Il cielo si apre, il sole illumina la città, 29 giorni di strada, 11 in bici e 18 a piedi, da Canterbury a Roma, lungo la Via Francigena. Sono i giorni che rendono l’uomo un pellegrino. E’ l’incipit della storia raccontata da Matteo Caccia, conduttore della trasmissione Voi siete qui, in onda su Radio 24. Questo è il racconto di Bruno, 37 anni, di Nembro (Bergamo), impiegato nella grande distribuzione commerciale, in cammino nei giorni della tesi di laurea sulla Via Francigena: “Sono partito come un viaggiatore e sono tornato come un pellegrino“. Poi c’è anche la storia di Werner Herzog, regista tedesco, quello che il 23 novembre 1974 inizia il suo viaggio a piedi da Monaco di Baviera a Pria e che nella dichiarazione del Minnesota afferma: “Il turismo è peccato e viaggiare a piedi virtù“.

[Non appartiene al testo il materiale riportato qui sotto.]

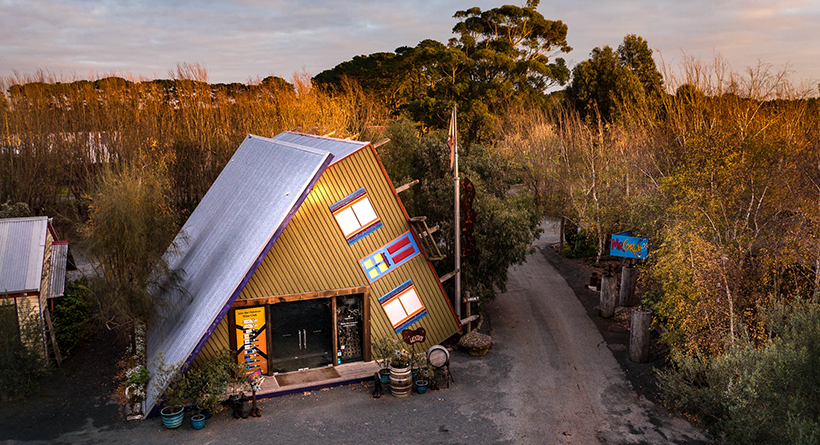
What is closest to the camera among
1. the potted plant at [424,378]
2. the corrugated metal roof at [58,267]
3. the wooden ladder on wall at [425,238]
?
the potted plant at [424,378]

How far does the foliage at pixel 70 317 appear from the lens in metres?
17.4

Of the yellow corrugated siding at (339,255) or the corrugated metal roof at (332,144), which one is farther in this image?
the corrugated metal roof at (332,144)

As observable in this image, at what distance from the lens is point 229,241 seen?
15891mm

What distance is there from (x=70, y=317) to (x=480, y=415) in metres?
13.0

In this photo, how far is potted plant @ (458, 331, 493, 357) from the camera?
56.5 ft

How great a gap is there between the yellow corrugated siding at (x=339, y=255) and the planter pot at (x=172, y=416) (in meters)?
1.55

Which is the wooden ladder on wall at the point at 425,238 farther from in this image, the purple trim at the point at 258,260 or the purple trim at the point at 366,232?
the purple trim at the point at 258,260

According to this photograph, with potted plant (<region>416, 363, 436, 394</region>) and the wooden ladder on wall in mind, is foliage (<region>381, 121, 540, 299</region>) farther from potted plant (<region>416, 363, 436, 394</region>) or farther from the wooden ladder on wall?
potted plant (<region>416, 363, 436, 394</region>)

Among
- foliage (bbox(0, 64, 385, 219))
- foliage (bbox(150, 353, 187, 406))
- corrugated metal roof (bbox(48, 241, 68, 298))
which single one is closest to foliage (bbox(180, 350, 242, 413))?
foliage (bbox(150, 353, 187, 406))

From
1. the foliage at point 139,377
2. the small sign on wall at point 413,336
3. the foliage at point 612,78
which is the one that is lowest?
the foliage at point 139,377

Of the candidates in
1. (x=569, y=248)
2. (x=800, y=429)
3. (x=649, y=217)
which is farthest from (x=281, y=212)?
(x=569, y=248)

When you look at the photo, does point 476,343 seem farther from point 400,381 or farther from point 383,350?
point 400,381

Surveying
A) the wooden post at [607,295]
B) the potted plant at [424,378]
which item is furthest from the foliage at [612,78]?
the potted plant at [424,378]

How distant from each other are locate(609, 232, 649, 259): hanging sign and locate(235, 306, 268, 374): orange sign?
13371mm
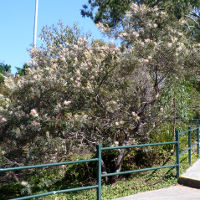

Un gesto elementare come il camminare diventa per Herzog uno strumento di conoscenza profonda, diventa scoperta degli agenti atmosferici, delle bufere, della neve e della pioggia. Diventa la scoperta del passare del tempo, della luce e del buio, del cercare un tetto per proteggersi e un letto per riprendere le forze. Diventa la scoperta del bisogno di cibo e di acqua, la scoperta del confronto con le proprie paure. Viaggiare a piedi, da solo, diventa per Herzog lo strumento per scoprire cosa significhi, nel profondo, essere un uomo.
Già, perché viaggiare è nel destino dell’uomo. Lo spostamento da una parte all’altra, sia fisico che attraverso l’immaginazione, è la vita stessa. E l’uomo ancora oggi sente il bisogno di viaggiare a piedi, anche se è il più anacronistico dei gesti possibili.
E Bruno? Passo dopo passo, è entrato nello spirito del viaggiare a piedi, dove il tempo scorre tra i piedi e l’asfalto, lento e silenzioso, protagonista di un’avventura infinita. Il tempo è attraversato dall’uomo, prima ancora di entrare in immensi paesaggi, città o relazioni. Viaggiare con le proprie forze per centinaia di chilometri significa essere ospiti del tempo e della storia. Bruno lo sa bene: “Ho scoperto il bello dell’essere pellegrino nel momento in cui ho capito che essere pellegrino è entrare nel significato delle cose, incontrare le persone con uno sguardo un po’ più profondo e riuscire a leggere il vissuto come esperienza che si porta dentro per tutta la vita e va oltre il viaggio stesso“.
La notte prima di partire un soffio di agitazione percuote il corpo. Sono brividi e la mente non lascia dormire: “In un viaggio molto lungo c’è molto tempo per pensare e per incontrare persone e lasciarsi scoprire un po’ da loro“. Essere pellegrino significa essere straniero. Significa affidarsi alla strada che si percorre e ai suoi volti.